Wednesday, October 22, 2014

Thoughts on numeric types

Rust has fixed width integer and floating point types (`u8`, `i32`, `f64`, etc.). It also has pointer width types (`int` and `uint` for signed and unsigned integers, respectively). I want to talk a bit about when to use which type, and comment a little on the ongoing debate around the naming and use of these types.

Choosing a type


Hopefully you know whether you want an integer or a floating point number. From here on in I'll assume you want an integer, since they are the more interesting case. Hopefully you know if you need your integer to be signed or not. Then it gets interesting.

All other things being equal, you want to use the smallest integer you can for performance reasons. Programs run as fast or faster on smaller integers (especially if the larger integer has to be emulated in software, e.g., `u64` on a 32 bit machine). Furthermore, smaller integers will give smaller code.

At this point you need to think about overflow. If you pick a type which is too small for your data, then you will get overflow and usually bugs. You very rarely want overflow. Sometimes you do - if you want arithmetic modulo 2^n where n is 8, 16, 32, or 64, you can use the fixed width type and rely on overflow behaviour. Sometimes you might also want signed overflow for some bit twiddling tricks. But usually you don't want overflow.

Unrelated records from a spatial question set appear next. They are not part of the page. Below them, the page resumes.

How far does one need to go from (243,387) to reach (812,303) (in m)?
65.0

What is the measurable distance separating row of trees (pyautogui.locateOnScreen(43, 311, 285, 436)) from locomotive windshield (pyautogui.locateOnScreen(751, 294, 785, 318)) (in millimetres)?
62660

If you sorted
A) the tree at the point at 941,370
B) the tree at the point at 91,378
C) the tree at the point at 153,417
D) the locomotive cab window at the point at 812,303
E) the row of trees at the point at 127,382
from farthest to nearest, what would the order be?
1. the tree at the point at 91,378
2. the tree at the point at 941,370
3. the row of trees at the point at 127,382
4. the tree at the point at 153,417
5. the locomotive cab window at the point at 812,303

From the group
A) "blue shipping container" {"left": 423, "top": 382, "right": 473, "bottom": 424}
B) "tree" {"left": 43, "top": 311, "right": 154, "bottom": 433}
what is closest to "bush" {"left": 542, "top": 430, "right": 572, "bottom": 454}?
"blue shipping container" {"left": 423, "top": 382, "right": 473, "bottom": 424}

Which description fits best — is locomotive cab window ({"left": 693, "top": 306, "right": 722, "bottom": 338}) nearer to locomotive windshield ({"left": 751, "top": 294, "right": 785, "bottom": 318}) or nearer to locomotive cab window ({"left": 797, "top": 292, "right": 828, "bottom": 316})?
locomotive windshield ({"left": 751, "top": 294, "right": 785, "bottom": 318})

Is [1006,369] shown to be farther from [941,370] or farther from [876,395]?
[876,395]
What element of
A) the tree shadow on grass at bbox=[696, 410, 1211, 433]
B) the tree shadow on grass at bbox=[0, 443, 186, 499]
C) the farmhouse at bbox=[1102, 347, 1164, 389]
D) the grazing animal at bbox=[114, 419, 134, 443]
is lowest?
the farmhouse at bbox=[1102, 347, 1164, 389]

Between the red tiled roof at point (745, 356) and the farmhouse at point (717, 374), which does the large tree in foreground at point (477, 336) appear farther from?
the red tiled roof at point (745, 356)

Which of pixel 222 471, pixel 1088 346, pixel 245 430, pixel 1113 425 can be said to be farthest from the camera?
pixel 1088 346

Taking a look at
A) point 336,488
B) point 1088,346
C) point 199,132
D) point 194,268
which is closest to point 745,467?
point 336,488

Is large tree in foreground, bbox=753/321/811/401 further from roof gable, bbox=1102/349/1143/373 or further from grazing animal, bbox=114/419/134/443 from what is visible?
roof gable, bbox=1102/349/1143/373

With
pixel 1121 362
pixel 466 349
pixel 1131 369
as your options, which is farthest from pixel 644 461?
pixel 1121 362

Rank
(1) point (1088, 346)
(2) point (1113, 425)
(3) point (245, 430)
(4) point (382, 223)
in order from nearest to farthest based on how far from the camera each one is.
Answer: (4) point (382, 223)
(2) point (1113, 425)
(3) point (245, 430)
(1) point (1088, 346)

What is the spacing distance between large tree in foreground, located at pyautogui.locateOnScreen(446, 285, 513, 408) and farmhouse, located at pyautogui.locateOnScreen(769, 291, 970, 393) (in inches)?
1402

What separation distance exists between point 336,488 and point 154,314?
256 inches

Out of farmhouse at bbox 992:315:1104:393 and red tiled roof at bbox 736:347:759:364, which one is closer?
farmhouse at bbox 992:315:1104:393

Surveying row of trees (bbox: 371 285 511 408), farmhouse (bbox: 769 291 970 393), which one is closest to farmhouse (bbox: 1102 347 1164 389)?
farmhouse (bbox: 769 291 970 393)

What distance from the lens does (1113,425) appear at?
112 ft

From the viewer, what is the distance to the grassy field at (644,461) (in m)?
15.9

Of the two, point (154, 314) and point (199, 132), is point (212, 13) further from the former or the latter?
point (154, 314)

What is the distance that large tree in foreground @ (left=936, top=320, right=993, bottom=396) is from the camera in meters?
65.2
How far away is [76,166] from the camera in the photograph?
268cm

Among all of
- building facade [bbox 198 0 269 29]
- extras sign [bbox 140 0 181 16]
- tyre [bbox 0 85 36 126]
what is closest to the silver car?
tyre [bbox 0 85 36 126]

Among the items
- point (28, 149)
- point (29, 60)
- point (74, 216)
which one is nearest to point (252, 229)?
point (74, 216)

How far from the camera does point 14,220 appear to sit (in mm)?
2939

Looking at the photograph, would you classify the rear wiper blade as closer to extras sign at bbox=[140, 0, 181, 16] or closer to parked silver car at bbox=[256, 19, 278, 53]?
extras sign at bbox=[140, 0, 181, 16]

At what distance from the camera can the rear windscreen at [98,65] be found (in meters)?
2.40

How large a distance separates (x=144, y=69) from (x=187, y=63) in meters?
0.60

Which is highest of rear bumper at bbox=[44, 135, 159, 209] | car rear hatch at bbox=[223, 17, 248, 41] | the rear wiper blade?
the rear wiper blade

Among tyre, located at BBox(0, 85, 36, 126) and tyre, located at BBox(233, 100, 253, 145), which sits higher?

If your data could grow to any size, you should use a type which will never overflow, such as Rust's `num::bigint::BigInt`. You might be able to do better performance-wise if you can prove that values might only overflow in certain places and/or you can cope with overflow without 'upgrading' to a wider integer type.

If, on the other hand, you choose a fixed width integer, you are asserting that the value will never exceed that size. For example, if you have an ascii character, you know it won't exceed 8 bits, so you can use `u8` (assuming you're not going to do any arithmetic which might cause overflow).

So far, so obvious. But, what are `int` and `uint` for? These types are pointer width, that means they are the same size as a pointer on the system you are compiling for. When using these types, you are asserting that a value will never grow larger than a pointer (taking into account details about the sign, etc.). This is actually quite a rare situation, the usual case is when indexing into an array, which is itself quite rare in Rust (since we prefer using an iterator).

What you should never do is think "this number is an integer, I'll use `int`". You must always consider the maximum size of the integer and thus the width of the type you'll use.

Language design issues


There are a few questions that keep coming up around numeric types - how to name the types? Which type to use as a default? What should `int`/`uint` mean?

It should be clear from the above that there are only very few situations when using `int`/`uint` is the right choice. So, it is a terrible choice for any kind of default. But what is a good choice? Well first of all, there are two meanings for 'default': the 'go to' type to represent an integer when programming (especially in tutorials and documentation), and the default when a numeric literal does not have a suffix and type inference can't infer a type. The first is a matter of recommendation and style, and the second is built-in to the compiler and language.

In general programming, you should use the right width type, as discussed above. For tutorials and documentation, it is often less clear which width is needed. We have had an unfortunate tendency to reach for `int` here because it is the most familiar and the least scary looking. I think this is wrong. We should probably use a variety of sized types so that newcomers to Rust get aquainted with the fixed width integer types and don't perpetuate the habit of using `int`.

For a long time, Rust had `int` as the default type when the compiler couldn't decide on something better. Then we got rid of the default entirely and made it a type error if no precise numeric type could be inferred. Now we have decided we should have a default again. The problem is that there is no good default. If you aren't being explicit about the width of the value, you are basically waving your hands about overflow and taking a "it'll be fine, whatever" approach, which is bad programming. There is no default choice of integer which is appropriate for that situation (except a growable integer like BigInt, but that is not an appropriate default for a systems langauge). We could go with `i64` since that is the least worst option we have in terms of overflow (and thus safety). Or we could go with `i32` since that is probably the most performant on current processors, but neither of these options are future-proof. We could use `int`, but this is wrong since it is so rare to be able to reason that you won't overflow when you have an essentially unknown width. Also, on processors with less than 32 bit pointers, it is far to easy to overflow. I suspect there is no good answer. Perhaps the best thing is to pick `i64` because "safety first".

Which brings us to naming. Perhaps `int`/`uint` are nor the best names since they suggest they should be the default types to use when they are not. Names such as `index`/`uindex`, `int_ptr`/`u_ptr`, and `size`/`usize` have been suggested. All of these are better in that they suggest the proper use for these types. They are not such nice names though, but perhaps that is OK, since we should (mostly) discourage their use. I'm not really sure where I stand on this, again I don't really like any of the options, and at the end of the day, naming is hard.